Extract to read =>
* * * * * * * * *

# Q-View of my ABT's



## itsmetimd (Sep 16, 2010)

Alright, let's do this!  I was reminded in my intro thread of that wise saying, "No pics and it didn't happen."  So I'm sharing some pics of my ABT's.  I'm cheating a bit here as I made these a while back - but they came out very well.  I know everyone has their variations - my filling is cream cheese, cheddar cheese, chorizo and some dry rub. This was a great way to get some good use out of the jalapenos I grew.

MY PEPPERS






BEFORE THE SMOKER (Actually my gas grill with heat off on one side...)






READY TO EAT!


----------



## mballi3011 (Sep 16, 2010)

Oh no Houston we have a problem !!!!!! No pictures are coming thur. But my imagination is working and they look fabulous.


----------



## itsmetimd (Sep 16, 2010)

* * * * * * * * *

Information supplied =>
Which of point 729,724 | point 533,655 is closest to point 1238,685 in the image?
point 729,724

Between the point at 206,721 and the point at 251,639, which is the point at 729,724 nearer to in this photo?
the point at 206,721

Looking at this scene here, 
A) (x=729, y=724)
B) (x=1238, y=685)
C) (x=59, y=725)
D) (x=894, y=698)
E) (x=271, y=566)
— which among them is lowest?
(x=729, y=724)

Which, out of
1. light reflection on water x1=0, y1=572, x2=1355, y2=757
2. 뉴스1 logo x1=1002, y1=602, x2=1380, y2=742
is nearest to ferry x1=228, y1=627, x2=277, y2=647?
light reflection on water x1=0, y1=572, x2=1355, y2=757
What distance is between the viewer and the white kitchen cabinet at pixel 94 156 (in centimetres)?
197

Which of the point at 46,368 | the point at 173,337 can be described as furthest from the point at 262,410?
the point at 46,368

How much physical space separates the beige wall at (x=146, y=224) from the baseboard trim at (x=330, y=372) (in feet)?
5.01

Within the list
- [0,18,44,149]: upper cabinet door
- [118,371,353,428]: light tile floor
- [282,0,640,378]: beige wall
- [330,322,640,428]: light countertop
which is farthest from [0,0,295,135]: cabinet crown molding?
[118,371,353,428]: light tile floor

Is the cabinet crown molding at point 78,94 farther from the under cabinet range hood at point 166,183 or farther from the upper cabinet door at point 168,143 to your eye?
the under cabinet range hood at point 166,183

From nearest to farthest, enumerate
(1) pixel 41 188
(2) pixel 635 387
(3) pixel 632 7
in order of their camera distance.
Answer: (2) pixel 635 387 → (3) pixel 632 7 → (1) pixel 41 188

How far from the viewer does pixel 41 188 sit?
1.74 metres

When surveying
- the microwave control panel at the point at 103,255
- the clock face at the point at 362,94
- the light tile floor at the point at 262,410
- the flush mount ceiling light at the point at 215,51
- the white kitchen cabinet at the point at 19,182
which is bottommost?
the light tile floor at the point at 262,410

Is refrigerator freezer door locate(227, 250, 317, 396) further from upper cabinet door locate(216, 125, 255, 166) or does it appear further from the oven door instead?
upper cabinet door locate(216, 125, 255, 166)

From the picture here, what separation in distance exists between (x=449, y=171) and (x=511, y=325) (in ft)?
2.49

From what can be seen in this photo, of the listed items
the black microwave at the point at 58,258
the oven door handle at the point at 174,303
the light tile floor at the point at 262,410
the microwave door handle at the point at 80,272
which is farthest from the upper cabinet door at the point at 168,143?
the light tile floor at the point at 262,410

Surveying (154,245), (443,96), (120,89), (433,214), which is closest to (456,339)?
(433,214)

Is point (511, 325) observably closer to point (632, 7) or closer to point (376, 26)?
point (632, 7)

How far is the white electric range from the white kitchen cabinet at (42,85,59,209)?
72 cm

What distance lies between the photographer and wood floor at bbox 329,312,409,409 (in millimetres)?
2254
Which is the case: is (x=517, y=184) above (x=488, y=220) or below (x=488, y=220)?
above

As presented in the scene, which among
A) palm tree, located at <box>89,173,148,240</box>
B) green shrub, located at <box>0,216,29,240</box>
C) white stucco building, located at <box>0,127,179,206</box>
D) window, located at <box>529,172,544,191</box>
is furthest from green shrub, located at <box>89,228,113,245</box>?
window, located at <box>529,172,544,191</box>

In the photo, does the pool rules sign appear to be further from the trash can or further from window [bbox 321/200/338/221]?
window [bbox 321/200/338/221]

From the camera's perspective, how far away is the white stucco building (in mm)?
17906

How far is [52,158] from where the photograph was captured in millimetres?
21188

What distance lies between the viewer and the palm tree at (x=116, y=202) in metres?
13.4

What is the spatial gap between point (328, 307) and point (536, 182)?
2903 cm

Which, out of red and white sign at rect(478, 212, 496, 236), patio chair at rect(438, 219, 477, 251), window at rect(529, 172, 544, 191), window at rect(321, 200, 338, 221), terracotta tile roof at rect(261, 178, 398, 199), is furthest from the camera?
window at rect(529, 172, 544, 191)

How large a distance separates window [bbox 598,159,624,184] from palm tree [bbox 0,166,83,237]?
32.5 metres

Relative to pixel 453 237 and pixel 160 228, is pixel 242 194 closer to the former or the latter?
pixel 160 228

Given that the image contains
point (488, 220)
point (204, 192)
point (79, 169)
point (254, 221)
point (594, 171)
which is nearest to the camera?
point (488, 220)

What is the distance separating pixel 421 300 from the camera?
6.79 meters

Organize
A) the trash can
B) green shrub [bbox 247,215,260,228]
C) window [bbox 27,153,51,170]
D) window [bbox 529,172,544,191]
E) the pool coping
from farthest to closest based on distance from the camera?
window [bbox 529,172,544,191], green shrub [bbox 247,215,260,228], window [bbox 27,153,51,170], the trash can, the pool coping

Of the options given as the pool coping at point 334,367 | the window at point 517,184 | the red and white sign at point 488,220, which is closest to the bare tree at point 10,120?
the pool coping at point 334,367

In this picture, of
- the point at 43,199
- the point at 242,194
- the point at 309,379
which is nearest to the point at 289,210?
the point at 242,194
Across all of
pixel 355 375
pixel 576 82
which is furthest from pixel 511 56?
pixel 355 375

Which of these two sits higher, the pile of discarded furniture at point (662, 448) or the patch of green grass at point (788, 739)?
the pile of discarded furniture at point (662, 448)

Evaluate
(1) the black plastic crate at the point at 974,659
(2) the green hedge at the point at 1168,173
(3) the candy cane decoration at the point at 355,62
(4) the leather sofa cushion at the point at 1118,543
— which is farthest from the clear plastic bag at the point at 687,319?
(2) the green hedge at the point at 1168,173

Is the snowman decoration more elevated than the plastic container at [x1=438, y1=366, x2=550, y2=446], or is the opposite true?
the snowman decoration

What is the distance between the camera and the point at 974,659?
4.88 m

* * * * * * * * *

Requirement 1 => In the ABT thread, what does itsmetimd put in the filling?
Requirement 2 => Please return the ABT thread verbatim from "# Q-View of" to "jalapenos I grew.".

Written response 1 => Cream cheese, cheddar cheese, chorizo and some dry rub.

Written response 2 =>
# Q-View of my ABT's



## itsmetimd (Sep 16, 2010)

Alright, let's do this!  I was reminded in my intro thread of that wise saying, "No pics and it didn't happen."  So I'm sharing some pics of my ABT's.  I'm cheating a bit here as I made these a while back - but they came out very well.  I know everyone has their variations - my filling is cream cheese, cheddar cheese, chorizo and some dry rub. This was a great way to get some good use out of the jalapenos I grew.